Task description :: Beneath this task is a listing; retype all of it exactly.

Data for this exercise ::
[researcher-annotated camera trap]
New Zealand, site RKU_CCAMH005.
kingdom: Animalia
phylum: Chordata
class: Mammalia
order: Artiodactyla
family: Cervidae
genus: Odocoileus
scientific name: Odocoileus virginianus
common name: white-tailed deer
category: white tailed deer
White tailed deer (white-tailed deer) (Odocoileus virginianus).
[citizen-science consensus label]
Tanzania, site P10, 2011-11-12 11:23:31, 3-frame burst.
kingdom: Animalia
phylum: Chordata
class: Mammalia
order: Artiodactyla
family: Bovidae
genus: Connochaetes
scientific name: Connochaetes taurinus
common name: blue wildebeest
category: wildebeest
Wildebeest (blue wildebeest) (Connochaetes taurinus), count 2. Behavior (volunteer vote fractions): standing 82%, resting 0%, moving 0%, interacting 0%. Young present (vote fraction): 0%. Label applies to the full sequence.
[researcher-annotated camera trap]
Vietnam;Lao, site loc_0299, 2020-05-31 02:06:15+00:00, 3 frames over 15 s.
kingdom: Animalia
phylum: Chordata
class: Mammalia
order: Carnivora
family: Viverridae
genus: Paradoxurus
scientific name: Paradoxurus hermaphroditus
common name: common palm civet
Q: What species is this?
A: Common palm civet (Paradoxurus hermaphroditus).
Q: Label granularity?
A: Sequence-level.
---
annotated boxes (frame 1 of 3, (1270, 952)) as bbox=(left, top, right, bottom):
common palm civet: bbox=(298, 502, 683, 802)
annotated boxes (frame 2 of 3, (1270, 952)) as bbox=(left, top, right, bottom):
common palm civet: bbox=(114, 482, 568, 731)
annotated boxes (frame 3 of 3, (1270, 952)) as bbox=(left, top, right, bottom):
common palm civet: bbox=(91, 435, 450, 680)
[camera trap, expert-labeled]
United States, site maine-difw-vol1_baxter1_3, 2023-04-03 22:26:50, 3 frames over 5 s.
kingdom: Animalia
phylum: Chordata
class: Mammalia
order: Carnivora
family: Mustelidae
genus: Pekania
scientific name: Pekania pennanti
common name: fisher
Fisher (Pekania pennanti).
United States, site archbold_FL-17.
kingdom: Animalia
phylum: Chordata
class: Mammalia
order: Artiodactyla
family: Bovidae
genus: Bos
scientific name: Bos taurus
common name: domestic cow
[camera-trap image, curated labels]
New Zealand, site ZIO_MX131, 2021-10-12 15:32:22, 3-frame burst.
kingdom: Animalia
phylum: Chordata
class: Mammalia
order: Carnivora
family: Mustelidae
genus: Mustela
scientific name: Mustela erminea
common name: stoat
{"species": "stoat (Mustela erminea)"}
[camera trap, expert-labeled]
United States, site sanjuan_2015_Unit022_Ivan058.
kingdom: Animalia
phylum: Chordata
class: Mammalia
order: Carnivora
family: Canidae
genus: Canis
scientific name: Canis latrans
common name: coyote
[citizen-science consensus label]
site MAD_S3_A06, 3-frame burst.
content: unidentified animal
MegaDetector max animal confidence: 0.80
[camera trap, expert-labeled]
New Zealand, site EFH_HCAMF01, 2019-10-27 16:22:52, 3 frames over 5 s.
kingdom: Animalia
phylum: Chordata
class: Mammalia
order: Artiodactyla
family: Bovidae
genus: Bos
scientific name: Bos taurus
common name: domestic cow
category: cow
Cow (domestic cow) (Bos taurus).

Task solution ::
[researcher-annotated camera trap]
New Zealand, site RKU_CCAMH005.
kingdom: Animalia
phylum: Chordata
class: Mammalia
order: Artiodactyla
family: Cervidae
genus: Odocoileus
scientific name: Odocoileus virginianus
common name: white-tailed deer
category: white tailed deer
White tailed deer (white-tailed deer) (Odocoileus virginianus).
[citizen-science consensus label]
Tanzania, site P10, 2011-11-12 11:23:31, 3-frame burst.
kingdom: Animalia
phylum: Chordata
class: Mammalia
order: Artiodactyla
family: Bovidae
genus: Connochaetes
scientific name: Connochaetes taurinus
common name: blue wildebeest
category: wildebeest
Wildebeest (blue wildebeest) (Connochaetes taurinus), count 2. Behavior (volunteer vote fractions): standing 82%, resting 0%, moving 0%, interacting 0%. Young present (vote fraction): 0%. Label applies to the full sequence.
[researcher-annotated camera trap]
Vietnam;Lao, site loc_0299, 2020-05-31 02:06:15+00:00, 3 frames over 15 s.
kingdom: Animalia
phylum: Chordata
class: Mammalia
order: Carnivora
family: Viverridae
genus: Paradoxurus
scientific name: Paradoxurus hermaphroditus
common name: common palm civet
Q: What species is this?
A: Common palm civet (Paradoxurus hermaphroditus).
Q: Label granularity?
A: Sequence-level.
---
annotated boxes (frame 1 of 3, (1270, 952)) as bbox=(left, top, right, bottom):
common palm civet: bbox=(298, 502, 683, 802)
annotated boxes (frame 2 of 3, (1270, 952)) as bbox=(left, top, right, bottom):
common palm civet: bbox=(114, 482, 568, 731)
annotated boxes (frame 3 of 3, (1270, 952)) as bbox=(left, top, right, bottom):
common palm civet: bbox=(91, 435, 450, 680)
[camera trap, expert-labeled]
United States, site maine-difw-vol1_baxter1_3, 2023-04-03 22:26:50, 3 frames over 5 s.
kingdom: Animalia
phylum: Chordata
class: Mammalia
order: Carnivora
family: Mustelidae
genus: Pekania
scientific name: Pekania pennanti
common name: fisher
Fisher (Pekania pennanti).
United States, site archbold_FL-17.
kingdom: Animalia
phylum: Chordata
class: Mammalia
order: Artiodactyla
family: Bovidae
genus: Bos
scientific name: Bos taurus
common name: domestic cow
[camera-trap image, curated labels]
New Zealand, site ZIO_MX131, 2021-10-12 15:32:22, 3-frame burst.
kingdom: Animalia
phylum: Chordata
class: Mammalia
order: Carnivora
family: Mustelidae
genus: Mustela
scientific name: Mustela erminea
common name: stoat
{"species": "stoat (Mustela erminea)"}
[camera trap, expert-labeled]
United States, site sanjuan_2015_Unit022_Ivan058.
kingdom: Animalia
phylum: Chordata
class: Mammalia
order: Carnivora
family: Canidae
genus: Canis
scientific name: Canis latrans
common name: coyote
[citizen-science consensus label]
site MAD_S3_A06, 3-frame burst.
content: unidentified animal
MegaDetector max animal confidence: 0.80
[camera trap, expert-labeled]
New Zealand, site EFH_HCAMF01, 2019-10-27 16:22:52, 3 frames over 5 s.
kingdom: Animalia
phylum: Chordata
class: Mammalia
order: Artiodactyla
family: Bovidae
genus: Bos
scientific name: Bos taurus
common name: domestic cow
category: cow
Cow (domestic cow) (Bos taurus).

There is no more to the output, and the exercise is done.